Thank you very much. Thank you, Jim.

One of the first things I learned in public speaking class was that you should never open with an apology. And I was wondering how I was going to explain that we had to get out of here before the meeting was over, and you took care of that. Thank you very much.

Nancy and I are delighted that you could all come and be with us for what I know we all agree is a wonderful and very worthy cause, the James S. Brady Presidential Foundation. As you know, the foundation will honor Jim in recognition of the tremendous sacrifices that he and Sarah and their family have made. It will also provide assistance to other individuals wounded or killed in an assassination attempt on national figures and will provide assistance to that individual's family.

Now, these good things don't just happen. They depend on the active support of fine people like yourselves -- all of you who have worked so hard, and on the leadership of the foundation's nonpartisan board of directors. I won't name all the members, but I do want to pay a special tribute to three particular individuals, and one is Jim Lynn, the president of the foundation, and the two who are cochairing the fundraising effort, Joe Rodgers and Bob Strauss.

Now, since Bob and Joe both are such good numbers men -- [laughter] -- and since this is the election season, I confess I got a little nervous. But I am assured that they are dedicated to this worthy and noble cause.

I'm also delighted to tell you that Nancy will assume with great pleasure the position of honorary chairman of the foundation. You know that it almost became a byword for several months there that Jim was Nancy's Y&H, ``young and handsome.'' [Laughter]

But you know at the first reception marking the formation of this foundation, I said that it seemed to me that Jim Brady has some connections in very high places. He'd been out the night before at the Old Timers' Baseball Game, you'll remember that they held here with all the great stars, baseball stars of the past. And on that particular night, it was raining. And then Jim was introduced, and it stopped raining. [Laughter]

Well, you know now that he's gone back home to Chicago, and he's pulled off another miracle. On Monday afternoon he went to see his favorite team, and mine, the Chicago Cubs. And after Jim threw out the first ball, the Cubs actually went out and won the game. [Laughter] And now, they're only 20 games out of first place. [Laughter]

Maybe the best way to describe the effect Jim Brady has on people is to read you a letter that I received from Mrs. James H. Terrell, of Alexandria, Virginia, a few months ago. Her son, John, had heard about what we're trying to do and, although he's only 9, he wanted to help. So he decided to go out on that bike path that's along Mt. Vernon Highway and sell lemonade for 10 cents-a-cup to raise money. And his mother wrote, ``On Sunday, April 18, 1982, young John Terrell enjoyed selling lemonade and fruit punch to the many thirsty bicyclers on the bike trail. His goal was to help Mr. Jim Brady financially. His efforts collected the enclosed $37, and he did this by 10 cents-a-cup, plus a few tips. Please accept John's love gift for Jim Brady. John is a fourth grade student at Hollin Meadows School in Alexandria.

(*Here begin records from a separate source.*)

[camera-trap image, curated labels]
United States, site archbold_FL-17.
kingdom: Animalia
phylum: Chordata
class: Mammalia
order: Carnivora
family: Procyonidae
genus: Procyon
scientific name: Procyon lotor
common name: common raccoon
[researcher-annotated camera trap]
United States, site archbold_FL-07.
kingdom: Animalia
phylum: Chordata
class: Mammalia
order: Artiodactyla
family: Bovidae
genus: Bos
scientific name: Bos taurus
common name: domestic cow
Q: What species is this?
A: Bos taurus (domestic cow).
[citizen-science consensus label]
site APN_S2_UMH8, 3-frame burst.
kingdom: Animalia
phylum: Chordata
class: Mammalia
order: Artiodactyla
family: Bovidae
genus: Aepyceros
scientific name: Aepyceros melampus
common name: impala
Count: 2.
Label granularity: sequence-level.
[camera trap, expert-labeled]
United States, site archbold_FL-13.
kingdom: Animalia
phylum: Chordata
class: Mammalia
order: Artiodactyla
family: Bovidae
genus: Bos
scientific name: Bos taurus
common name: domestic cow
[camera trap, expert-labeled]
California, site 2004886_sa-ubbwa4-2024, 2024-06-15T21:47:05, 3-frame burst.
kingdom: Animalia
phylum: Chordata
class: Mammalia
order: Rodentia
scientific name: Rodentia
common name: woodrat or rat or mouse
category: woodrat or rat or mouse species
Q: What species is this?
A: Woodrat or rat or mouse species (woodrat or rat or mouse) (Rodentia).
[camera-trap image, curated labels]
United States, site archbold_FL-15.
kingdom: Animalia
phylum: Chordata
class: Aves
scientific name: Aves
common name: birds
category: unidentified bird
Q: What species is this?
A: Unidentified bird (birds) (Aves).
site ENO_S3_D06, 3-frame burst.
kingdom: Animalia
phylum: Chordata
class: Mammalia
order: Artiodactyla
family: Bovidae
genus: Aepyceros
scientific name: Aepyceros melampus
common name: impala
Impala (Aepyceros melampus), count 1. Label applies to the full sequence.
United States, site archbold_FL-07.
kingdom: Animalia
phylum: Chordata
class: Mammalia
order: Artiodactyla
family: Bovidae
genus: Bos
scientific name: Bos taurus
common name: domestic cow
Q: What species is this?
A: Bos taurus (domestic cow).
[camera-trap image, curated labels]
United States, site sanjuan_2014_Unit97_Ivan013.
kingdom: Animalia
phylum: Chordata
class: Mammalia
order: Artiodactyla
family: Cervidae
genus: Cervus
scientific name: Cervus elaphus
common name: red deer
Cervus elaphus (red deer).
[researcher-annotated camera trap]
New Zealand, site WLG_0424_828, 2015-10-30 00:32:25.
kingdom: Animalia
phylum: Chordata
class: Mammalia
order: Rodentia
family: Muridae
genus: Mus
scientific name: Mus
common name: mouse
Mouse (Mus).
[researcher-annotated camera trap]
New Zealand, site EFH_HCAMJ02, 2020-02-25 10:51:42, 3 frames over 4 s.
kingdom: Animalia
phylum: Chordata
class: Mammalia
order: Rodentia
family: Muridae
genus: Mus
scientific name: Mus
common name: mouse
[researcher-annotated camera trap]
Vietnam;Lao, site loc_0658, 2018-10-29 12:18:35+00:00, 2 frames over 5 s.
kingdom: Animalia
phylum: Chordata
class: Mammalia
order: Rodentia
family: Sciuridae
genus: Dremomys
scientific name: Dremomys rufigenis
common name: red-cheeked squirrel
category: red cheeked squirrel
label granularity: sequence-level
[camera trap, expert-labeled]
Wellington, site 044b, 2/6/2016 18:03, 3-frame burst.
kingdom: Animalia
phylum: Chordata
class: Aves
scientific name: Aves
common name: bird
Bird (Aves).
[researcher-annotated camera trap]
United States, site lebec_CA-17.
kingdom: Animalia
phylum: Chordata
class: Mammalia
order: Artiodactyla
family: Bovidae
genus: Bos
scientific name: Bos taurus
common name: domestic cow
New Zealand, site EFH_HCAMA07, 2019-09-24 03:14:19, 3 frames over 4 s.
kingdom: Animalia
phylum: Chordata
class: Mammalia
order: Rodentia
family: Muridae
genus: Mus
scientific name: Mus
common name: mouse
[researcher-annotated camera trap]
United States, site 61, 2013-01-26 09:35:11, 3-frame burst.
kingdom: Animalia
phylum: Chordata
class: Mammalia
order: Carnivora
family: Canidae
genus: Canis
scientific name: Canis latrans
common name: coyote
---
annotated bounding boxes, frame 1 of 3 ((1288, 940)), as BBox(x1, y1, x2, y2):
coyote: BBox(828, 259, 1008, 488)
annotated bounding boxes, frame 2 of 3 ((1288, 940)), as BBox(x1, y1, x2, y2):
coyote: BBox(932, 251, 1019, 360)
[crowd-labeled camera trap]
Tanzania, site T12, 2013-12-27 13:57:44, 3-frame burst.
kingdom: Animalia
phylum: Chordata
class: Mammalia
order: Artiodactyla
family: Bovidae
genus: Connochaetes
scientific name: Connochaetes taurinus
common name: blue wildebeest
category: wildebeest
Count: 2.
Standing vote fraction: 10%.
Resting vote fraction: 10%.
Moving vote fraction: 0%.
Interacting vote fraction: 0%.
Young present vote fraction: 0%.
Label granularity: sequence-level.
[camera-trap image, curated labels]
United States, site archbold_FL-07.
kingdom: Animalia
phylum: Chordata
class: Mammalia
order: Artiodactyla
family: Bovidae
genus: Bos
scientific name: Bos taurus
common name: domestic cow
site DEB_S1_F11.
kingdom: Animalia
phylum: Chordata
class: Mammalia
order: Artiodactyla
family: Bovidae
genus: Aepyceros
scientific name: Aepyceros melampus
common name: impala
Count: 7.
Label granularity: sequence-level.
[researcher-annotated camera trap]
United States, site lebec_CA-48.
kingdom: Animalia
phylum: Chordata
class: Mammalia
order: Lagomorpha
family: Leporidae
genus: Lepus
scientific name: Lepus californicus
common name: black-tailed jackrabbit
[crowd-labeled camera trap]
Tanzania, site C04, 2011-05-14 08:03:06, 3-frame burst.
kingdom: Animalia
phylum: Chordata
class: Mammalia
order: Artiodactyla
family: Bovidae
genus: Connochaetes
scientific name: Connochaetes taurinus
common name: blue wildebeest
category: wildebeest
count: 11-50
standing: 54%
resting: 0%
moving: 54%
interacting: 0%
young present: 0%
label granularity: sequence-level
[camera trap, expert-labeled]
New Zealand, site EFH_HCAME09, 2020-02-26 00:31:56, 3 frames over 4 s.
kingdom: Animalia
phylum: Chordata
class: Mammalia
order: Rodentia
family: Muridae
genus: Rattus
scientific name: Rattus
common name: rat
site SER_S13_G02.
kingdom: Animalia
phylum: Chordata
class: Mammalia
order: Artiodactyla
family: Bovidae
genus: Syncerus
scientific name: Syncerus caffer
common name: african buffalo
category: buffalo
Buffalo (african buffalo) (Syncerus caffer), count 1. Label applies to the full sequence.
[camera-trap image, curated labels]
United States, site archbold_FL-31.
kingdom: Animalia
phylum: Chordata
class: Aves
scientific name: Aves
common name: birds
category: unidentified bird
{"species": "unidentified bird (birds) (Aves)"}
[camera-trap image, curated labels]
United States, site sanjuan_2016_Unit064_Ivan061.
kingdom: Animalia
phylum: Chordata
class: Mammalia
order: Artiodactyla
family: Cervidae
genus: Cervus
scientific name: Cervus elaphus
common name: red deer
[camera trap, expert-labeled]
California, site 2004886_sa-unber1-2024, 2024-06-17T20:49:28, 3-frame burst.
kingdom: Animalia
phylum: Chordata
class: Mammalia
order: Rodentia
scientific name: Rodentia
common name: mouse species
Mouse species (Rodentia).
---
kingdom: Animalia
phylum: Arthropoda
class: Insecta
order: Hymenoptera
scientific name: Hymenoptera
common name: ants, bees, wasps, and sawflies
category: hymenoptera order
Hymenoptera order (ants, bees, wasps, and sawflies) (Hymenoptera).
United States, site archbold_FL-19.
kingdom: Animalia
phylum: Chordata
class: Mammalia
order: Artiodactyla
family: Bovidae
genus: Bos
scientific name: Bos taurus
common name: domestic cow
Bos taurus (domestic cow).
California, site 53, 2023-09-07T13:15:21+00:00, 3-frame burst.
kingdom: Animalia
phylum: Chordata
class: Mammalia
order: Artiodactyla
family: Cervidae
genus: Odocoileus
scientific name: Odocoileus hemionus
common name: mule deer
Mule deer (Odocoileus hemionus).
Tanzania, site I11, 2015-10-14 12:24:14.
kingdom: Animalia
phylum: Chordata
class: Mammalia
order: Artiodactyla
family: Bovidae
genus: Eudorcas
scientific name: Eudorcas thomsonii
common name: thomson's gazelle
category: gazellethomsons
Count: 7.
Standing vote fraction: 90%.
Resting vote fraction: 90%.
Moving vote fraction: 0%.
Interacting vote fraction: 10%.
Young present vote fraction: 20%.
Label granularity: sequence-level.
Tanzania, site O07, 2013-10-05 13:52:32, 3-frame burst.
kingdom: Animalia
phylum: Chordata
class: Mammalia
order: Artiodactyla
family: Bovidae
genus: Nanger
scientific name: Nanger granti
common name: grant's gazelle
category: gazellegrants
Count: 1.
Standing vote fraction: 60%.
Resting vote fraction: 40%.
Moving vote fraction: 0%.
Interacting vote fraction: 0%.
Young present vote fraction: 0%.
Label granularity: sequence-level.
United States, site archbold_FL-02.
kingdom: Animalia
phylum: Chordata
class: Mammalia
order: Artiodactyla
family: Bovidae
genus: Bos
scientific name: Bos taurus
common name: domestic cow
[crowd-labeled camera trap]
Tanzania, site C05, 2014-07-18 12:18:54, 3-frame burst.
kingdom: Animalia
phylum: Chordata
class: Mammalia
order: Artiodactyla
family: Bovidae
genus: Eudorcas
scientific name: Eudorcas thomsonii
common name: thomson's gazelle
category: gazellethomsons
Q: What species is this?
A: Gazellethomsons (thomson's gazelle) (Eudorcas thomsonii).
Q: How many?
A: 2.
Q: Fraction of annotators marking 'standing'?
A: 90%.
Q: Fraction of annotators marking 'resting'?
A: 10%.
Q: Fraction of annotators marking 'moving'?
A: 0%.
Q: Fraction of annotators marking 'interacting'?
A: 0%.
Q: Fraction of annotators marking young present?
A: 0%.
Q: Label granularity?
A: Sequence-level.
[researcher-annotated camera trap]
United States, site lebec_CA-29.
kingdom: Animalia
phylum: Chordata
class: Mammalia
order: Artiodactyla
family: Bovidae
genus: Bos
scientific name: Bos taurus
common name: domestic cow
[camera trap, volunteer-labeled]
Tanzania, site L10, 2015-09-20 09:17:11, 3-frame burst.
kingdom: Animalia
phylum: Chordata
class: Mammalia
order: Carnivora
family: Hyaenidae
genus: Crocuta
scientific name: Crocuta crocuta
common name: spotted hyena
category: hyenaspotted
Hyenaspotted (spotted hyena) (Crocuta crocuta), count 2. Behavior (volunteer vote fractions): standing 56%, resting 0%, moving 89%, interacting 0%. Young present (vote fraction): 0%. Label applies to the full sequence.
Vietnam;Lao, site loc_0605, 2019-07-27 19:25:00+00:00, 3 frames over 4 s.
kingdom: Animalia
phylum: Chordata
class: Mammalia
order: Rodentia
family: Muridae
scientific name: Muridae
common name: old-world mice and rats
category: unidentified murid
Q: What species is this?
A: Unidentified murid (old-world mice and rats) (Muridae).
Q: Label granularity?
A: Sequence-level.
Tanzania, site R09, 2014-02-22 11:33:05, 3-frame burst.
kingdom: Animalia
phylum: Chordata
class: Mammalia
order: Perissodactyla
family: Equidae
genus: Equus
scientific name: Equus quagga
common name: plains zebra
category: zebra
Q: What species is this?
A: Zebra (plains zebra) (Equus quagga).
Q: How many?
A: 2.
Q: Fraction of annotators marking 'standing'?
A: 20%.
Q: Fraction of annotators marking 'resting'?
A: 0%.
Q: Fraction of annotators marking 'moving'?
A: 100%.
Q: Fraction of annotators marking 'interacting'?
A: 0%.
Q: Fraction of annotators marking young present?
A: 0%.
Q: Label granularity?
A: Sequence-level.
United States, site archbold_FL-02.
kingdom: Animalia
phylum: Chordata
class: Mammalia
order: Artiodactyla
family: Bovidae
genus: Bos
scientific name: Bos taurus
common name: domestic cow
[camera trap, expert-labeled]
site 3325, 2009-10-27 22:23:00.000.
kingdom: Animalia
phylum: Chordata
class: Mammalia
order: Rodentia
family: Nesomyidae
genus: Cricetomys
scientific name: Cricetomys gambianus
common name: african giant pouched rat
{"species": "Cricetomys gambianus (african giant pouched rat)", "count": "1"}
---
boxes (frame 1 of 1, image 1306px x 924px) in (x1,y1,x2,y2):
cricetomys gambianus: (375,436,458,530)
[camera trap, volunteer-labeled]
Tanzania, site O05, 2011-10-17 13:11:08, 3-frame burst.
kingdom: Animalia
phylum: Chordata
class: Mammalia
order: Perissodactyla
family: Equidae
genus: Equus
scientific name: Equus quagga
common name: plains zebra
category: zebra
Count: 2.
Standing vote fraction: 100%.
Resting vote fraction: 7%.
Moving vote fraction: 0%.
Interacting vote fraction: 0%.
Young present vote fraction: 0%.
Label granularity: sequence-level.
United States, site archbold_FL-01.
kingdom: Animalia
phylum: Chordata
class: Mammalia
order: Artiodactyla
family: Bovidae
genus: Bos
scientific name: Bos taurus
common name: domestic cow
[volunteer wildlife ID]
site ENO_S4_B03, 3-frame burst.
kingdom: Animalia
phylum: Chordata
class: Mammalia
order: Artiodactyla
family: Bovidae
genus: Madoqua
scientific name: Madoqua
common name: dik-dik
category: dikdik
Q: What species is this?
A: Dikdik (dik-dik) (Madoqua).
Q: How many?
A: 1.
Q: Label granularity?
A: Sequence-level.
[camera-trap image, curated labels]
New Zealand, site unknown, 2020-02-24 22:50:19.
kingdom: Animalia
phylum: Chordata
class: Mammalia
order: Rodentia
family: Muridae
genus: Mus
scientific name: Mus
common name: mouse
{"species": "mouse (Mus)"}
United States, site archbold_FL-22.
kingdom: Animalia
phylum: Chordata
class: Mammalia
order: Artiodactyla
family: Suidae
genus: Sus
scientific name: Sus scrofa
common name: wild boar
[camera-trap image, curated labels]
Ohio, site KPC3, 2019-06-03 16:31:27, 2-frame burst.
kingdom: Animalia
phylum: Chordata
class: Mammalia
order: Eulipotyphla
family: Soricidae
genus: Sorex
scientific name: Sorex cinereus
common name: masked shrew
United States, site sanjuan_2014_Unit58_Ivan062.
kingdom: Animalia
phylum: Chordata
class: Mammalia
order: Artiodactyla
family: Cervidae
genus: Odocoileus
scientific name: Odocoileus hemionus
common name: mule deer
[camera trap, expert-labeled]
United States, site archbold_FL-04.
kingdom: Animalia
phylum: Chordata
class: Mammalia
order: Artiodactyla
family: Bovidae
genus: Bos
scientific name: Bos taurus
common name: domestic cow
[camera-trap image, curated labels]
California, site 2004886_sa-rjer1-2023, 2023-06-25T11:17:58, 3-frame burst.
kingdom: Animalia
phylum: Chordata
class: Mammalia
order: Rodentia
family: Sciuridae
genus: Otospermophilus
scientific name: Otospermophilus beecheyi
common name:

Well, as you can see, I think that John's sign probably helped a little. You may not be able to read that from where you are, but it's his own homemade sign that he had in his business undertaking. For those in the far corners, it read, ``Please give for Jim Brady.''

Anyone want to argue that this isn't the greatest country in the world?

And, Jim, if you're watching, I think that John's sign says it all about the love America feels for Jim Brady and how all of us are praying for his continued recovery.

Again, thank you all very much for helping make this foundation come true and for enabling it to provide assistance to those in need.

So, for Jim and for everyone else and for all of us, thank you, and God bless you.

Note: The President spoke at 1:20 p.m. in the State Dining Room at the luncheon he and Mrs. Reagan hosted for members of the foundation's board of directors and council of trustees, a nonpartisan group of people who will be involved in fundraising efforts for the foundation.

The President was introduced by James T. Lynn, president of the foundation. In his remarks, the President also referred in his remarks to Joe M. Rodgers and Robert S. Strauss, cochairmen of the fundraising effort.

The James S. Brady Presidential Foundation is a public foundation that was established to provide assistance to any needy individual wounded or killed in an assassination attempt on any senior Federal official, Presidential candidate, or family member of the President and Vice President, and to provide assistance to the individual's family. The foundation also is authorized to create certain scholarships as a tribute to such victims or to encourage young people to enter government service. The idea for the foundation grew out of concern by a number of national business and political leaders for the need to provide special assistance to persons whose lives are placed in danger simply because they are at the scene of an assassination attempt. The foundation was chartered in November 1981, under the name ``The Stand By Fund.'' It was later renamed ``The James S. Brady Presidential Foundation'' in honor of the Press Secretary to the President and in recognition of the inspiration he has given to others.